La lluvia amainaba. El fraile se encaminó hacia Flavio, quien curiosamente retrocedió hacia el pretil medio desmoronado.

– He de reconocer que me costó trabajo -le dijo-. Vos, Flavio Diácono, enviado papal y nuncio de Roma. ¿Quién podría imaginaros el causante de tanta desgracia?

Theresa hizo ademán de intervenir, pero Izam hizo que aguardara.

– El ataque sufrido por Gorgias -prosiguió Alcuino-, la muerte de la pobre ama de cría, el secuestro de las niñas, el asesinato del joven centinela… Decidme, Flavio, ¿hasta dónde habríais llegado?

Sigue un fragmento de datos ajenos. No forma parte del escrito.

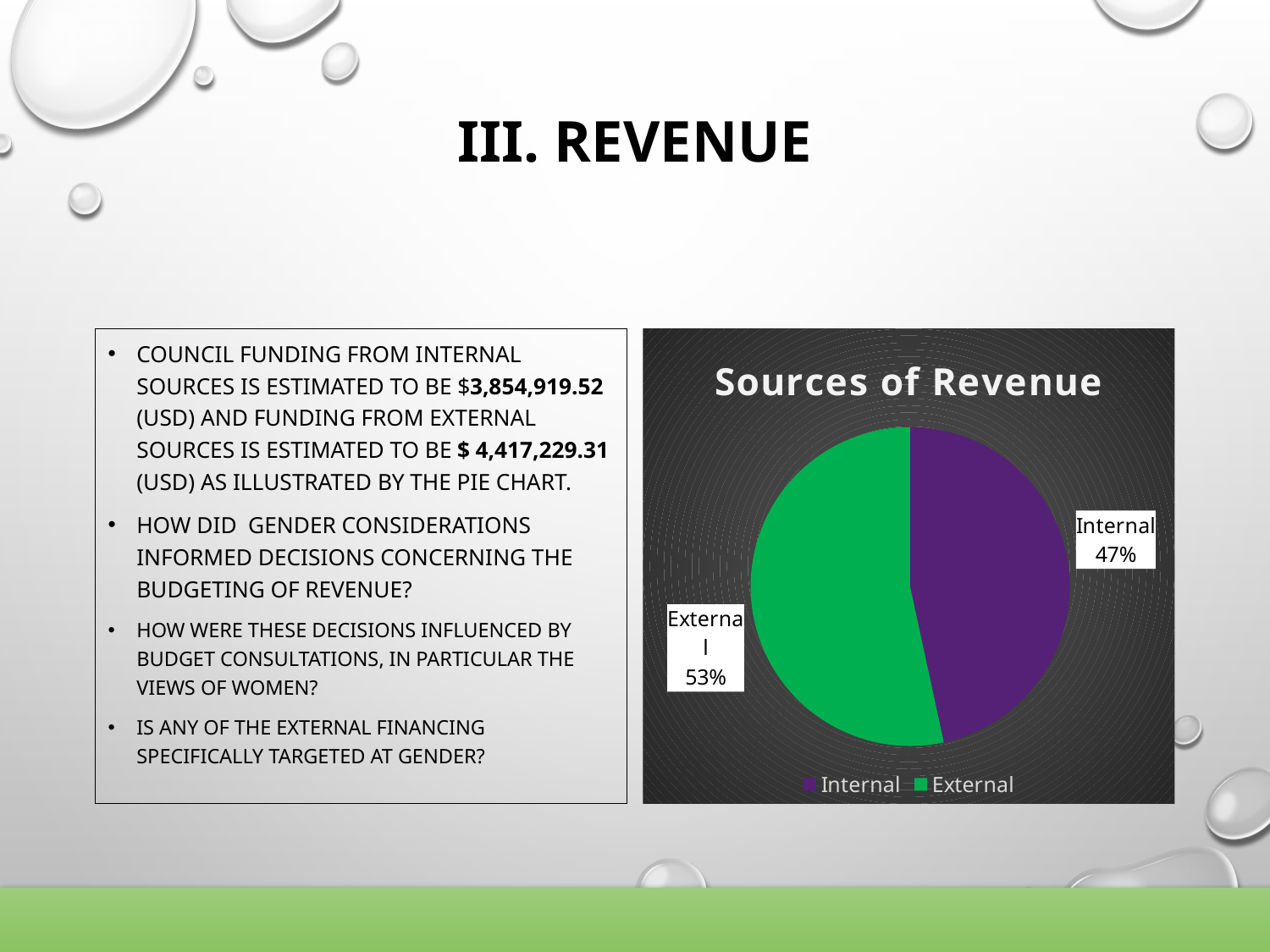
Which colour represents External in the pie chart? green Which source of revenue has the smallest share? Internal How many entries does the legend list? 2 What is the difference in percentage points between the External and Internal shares? 6% What share of revenue comes from External sources? 53% Which source of revenue has the largest share? External Which is larger, the Internal share or the External share? External How many slices does the pie chart have? 2 What is the title of the chart? Sources of Revenue Is the Internal share greater or less than 50%? less What kind of chart is shown on the slide? pie chart What share of revenue comes from Internal sources? 47%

– Desvariáis -sonrió incómodo-. El Juicio de Dios ha resultado nítido. La derrota de vuestro defensor os compromete.

– ¿Derrota? Fuisteis vos quien eligió a Hóos Larsson.

– Para defenderos -arguyó Flavio.

– Yo opino que para salvaros. Si Hóos vencía, como pretendíais, la muchacha acabaría quemada. Si Hóos moría, os librabais de vuestro esbirro, el único que podía delataros. Hóos siempre actuó bajo vuestro mando. ¿Y qué decir de Genserico, vuestro otrora aliado? Pagasteis bien a ambos con sueldos de oro acuñados en Bizancio. -Sacó una bolsa que le mostró-. Una moneda cuya circulación, como todo el mundo sabe, está prohibida en el territorio franco. ¿De dónde la habéis sacado?

– Ese dinero se lo entregué a Hóos para que luchara -le espetó el nuncio-. Vos mismo autorizasteis el pago.